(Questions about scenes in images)
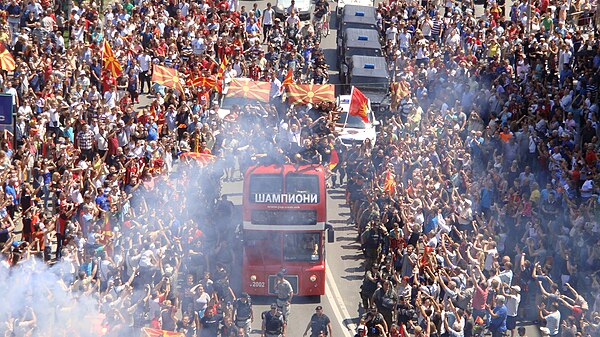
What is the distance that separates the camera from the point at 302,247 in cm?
3034

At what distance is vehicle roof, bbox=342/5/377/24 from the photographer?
155 feet

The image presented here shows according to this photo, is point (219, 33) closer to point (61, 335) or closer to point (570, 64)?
point (570, 64)

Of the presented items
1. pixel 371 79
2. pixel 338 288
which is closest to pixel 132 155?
pixel 338 288

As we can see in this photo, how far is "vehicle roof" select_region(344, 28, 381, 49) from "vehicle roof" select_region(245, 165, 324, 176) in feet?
47.7

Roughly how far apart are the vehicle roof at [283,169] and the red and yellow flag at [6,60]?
9.22 metres

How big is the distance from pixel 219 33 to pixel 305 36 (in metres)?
3.25

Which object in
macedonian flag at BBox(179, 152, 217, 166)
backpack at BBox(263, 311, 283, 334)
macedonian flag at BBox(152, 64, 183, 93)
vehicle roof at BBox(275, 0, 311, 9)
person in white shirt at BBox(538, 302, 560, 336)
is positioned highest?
vehicle roof at BBox(275, 0, 311, 9)

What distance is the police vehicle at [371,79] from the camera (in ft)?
136

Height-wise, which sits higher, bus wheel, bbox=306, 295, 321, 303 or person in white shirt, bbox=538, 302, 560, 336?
person in white shirt, bbox=538, 302, 560, 336

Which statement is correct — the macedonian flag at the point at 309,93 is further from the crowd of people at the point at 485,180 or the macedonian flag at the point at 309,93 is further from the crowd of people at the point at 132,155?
the crowd of people at the point at 485,180

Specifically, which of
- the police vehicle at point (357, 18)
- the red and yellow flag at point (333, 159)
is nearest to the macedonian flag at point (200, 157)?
the red and yellow flag at point (333, 159)

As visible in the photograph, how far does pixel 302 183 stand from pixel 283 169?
1.93 feet

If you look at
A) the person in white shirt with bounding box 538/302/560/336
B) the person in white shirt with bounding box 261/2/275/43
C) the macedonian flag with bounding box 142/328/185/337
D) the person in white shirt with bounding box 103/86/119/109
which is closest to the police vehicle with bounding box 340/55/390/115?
the person in white shirt with bounding box 261/2/275/43

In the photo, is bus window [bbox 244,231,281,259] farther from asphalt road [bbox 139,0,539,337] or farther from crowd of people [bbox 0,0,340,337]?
asphalt road [bbox 139,0,539,337]
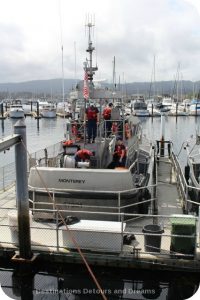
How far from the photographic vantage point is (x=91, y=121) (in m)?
14.1

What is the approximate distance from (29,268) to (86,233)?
1689mm

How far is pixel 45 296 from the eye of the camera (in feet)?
28.8

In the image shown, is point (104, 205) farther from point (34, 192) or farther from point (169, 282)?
point (169, 282)

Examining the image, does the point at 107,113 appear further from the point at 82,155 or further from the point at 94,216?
the point at 94,216

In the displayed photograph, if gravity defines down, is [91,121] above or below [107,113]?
below

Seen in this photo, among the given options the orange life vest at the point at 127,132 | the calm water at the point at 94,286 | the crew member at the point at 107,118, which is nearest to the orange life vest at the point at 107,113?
the crew member at the point at 107,118

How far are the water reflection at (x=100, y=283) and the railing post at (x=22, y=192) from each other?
2.25ft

TASK TO CARRY OUT: Repeat the listing in full and exactly. Do not include any images.

CORRECT RESULT:
What is the distance that separates the camera from the point at 302,247 in cm?
3034

At what distance is vehicle roof, bbox=342/5/377/24 from the photographer?
155 feet

The image presented here shows according to this photo, is point (219, 33) closer to point (61, 335) or closer to point (570, 64)?
point (570, 64)

Of the presented items
1. pixel 371 79
2. pixel 338 288
which is closest to pixel 132 155?
pixel 338 288

As we can see in this photo, how far is "vehicle roof" select_region(344, 28, 381, 49) from "vehicle roof" select_region(245, 165, 324, 176) in feet?
47.7

Roughly how far apart are the vehicle roof at [283,169] and the red and yellow flag at [6,60]?
9.22 metres

How big is the distance from pixel 219 33 to pixel 305 36 (in metres)?
3.25

Which object in
macedonian flag at BBox(179, 152, 217, 166)
backpack at BBox(263, 311, 283, 334)
macedonian flag at BBox(152, 64, 183, 93)
vehicle roof at BBox(275, 0, 311, 9)
person in white shirt at BBox(538, 302, 560, 336)
is positioned highest?
vehicle roof at BBox(275, 0, 311, 9)

What distance is the police vehicle at [371,79] from the camera (in ft)?
136

Height-wise, which sits higher, bus wheel, bbox=306, 295, 321, 303 or person in white shirt, bbox=538, 302, 560, 336?
person in white shirt, bbox=538, 302, 560, 336

Which statement is correct — the macedonian flag at the point at 309,93 is further from the crowd of people at the point at 485,180 or the macedonian flag at the point at 309,93 is further from the crowd of people at the point at 132,155?
the crowd of people at the point at 485,180

Specifically, which of
- the police vehicle at point (357, 18)
- the red and yellow flag at point (333, 159)
is nearest to the macedonian flag at point (200, 157)?
the red and yellow flag at point (333, 159)

As visible in the photograph, how far does pixel 302 183 stand from pixel 283 169?
1.93 feet

If you look at
A) the person in white shirt with bounding box 538/302/560/336
B) the person in white shirt with bounding box 261/2/275/43
C) the macedonian flag with bounding box 142/328/185/337
D) the person in white shirt with bounding box 103/86/119/109
which is closest to the police vehicle with bounding box 340/55/390/115?
the person in white shirt with bounding box 261/2/275/43

In the photo, is bus window [bbox 244,231,281,259] farther from asphalt road [bbox 139,0,539,337] or farther from crowd of people [bbox 0,0,340,337]?
asphalt road [bbox 139,0,539,337]
How far from the photographic vantage point is (x=91, y=121) (in m)?
14.1

What is the approximate distance from (29,268) to (86,233)?
1689mm

How far is pixel 45 296 from the eye of the camera (in feet)?
28.8

In the image shown, is point (104, 205) farther from point (34, 192) or farther from point (169, 282)?
point (169, 282)

Examining the image, does the point at 107,113 appear further from the point at 82,155 or further from the point at 94,216?
the point at 94,216

In the displayed photograph, if gravity defines down, is [91,121] above or below [107,113]?
below

Seen in this photo, among the given options the orange life vest at the point at 127,132 | the calm water at the point at 94,286 | the crew member at the point at 107,118, which is nearest to the orange life vest at the point at 107,113?
the crew member at the point at 107,118

How far are the water reflection at (x=100, y=283) and the railing post at (x=22, y=192) from each other?
2.25ft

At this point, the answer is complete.